Publié par Nicolas de Pape
Résumé de l'article
-Philippe Karsenty décrypte la méthode et la vision stratégique de Donald Trump, qu’il estime largement caricaturées.
-Il défend un leadership assumé face à l’Iran, qu’il juge affaibli malgré les apparences diplomatiques.
-L’entretien met en avant une lecture offensive de la politique étrangère américaine.
-Il pointe en creux la faiblesse et l’indécision de l’Europe sur ces enjeux.
21News : Beaucoup disent que Donald Trump est incohérent, fou, chaotique, qu’il fait n’importe quoi. Que répondez-vous à cela ?
Philippe Karsenty : Il faut arrêter d’écouter seulement ce qu’il dit et regarder ce qu’il fait. On se focalise trop sur sa communication, qui est peut parfois paraître incohérente, y compris pour ses plus grands soutiens. Il peut partir dans tous les sens, dire des choses excessives, maladroites, inutiles. C’est une réalité. Mais si l’on regarde objectivement sa politique, ses actes, alors on voit autre chose. Moi, je considère que c’est le seul homme politique vraiment courageux qu’on ait eu depuis très longtemps.

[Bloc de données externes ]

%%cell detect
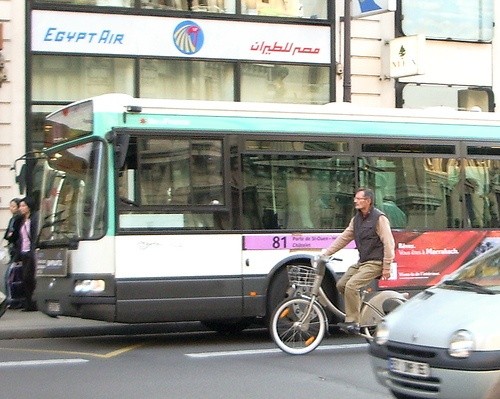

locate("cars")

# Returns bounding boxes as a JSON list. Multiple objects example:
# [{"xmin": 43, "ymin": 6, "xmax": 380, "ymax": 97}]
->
[{"xmin": 369, "ymin": 245, "xmax": 500, "ymax": 399}]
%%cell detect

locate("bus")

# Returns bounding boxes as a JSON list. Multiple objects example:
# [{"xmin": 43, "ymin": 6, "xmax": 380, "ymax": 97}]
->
[{"xmin": 11, "ymin": 93, "xmax": 500, "ymax": 335}]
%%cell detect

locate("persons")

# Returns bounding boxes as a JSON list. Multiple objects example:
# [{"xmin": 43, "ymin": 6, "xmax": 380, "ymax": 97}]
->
[
  {"xmin": 4, "ymin": 198, "xmax": 25, "ymax": 309},
  {"xmin": 381, "ymin": 194, "xmax": 408, "ymax": 229},
  {"xmin": 141, "ymin": 163, "xmax": 168, "ymax": 204},
  {"xmin": 18, "ymin": 197, "xmax": 38, "ymax": 312},
  {"xmin": 317, "ymin": 189, "xmax": 395, "ymax": 334},
  {"xmin": 465, "ymin": 178, "xmax": 485, "ymax": 227}
]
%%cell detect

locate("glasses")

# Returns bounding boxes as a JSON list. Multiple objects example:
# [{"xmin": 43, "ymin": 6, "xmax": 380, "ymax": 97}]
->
[{"xmin": 353, "ymin": 196, "xmax": 368, "ymax": 203}]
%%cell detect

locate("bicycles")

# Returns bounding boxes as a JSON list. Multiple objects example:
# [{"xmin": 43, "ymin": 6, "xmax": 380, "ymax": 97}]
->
[{"xmin": 269, "ymin": 253, "xmax": 409, "ymax": 356}]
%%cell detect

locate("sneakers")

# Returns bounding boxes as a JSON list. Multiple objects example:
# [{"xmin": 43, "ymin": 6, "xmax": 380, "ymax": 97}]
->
[{"xmin": 338, "ymin": 322, "xmax": 360, "ymax": 332}]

21News : Qu’est-ce qui vous a amené à l’apprécier à ce point ?
Philippe Karsenty : Sa politique, tout simplement. J’ai observé son premier mandat, ses résultats, ses décisions. Je n’ai aucun a priori et aucun dogmatisme. Cela m’arrive de le critiquer. Quand il dit, par exemple, qu’il va "renvoyer l’Iran à la poussière", je trouve cela absurde. Ce genre de formule ne sert à rien. Mais cela ne doit pas faire perdre de vue l’essentiel. Il faut cesser de passer son temps à analyser ses outrances verbales et essayer de comprendre sa logique. Le vrai problème, c’est que beaucoup de gens n’arrivent pas à le « lire ».
Le fil rouge, c’est d’abord le bon sens. Quand il revient au pouvoir et dit qu’il n’existe que deux sexes, les hommes et les femmes, c’est révolutionnaire uniquement parce qu’on vit dans un monde qui a perdu le sens de l’évidence. C’est quelque chose de naturel, et pourtant il faut à nouveau le rappeler.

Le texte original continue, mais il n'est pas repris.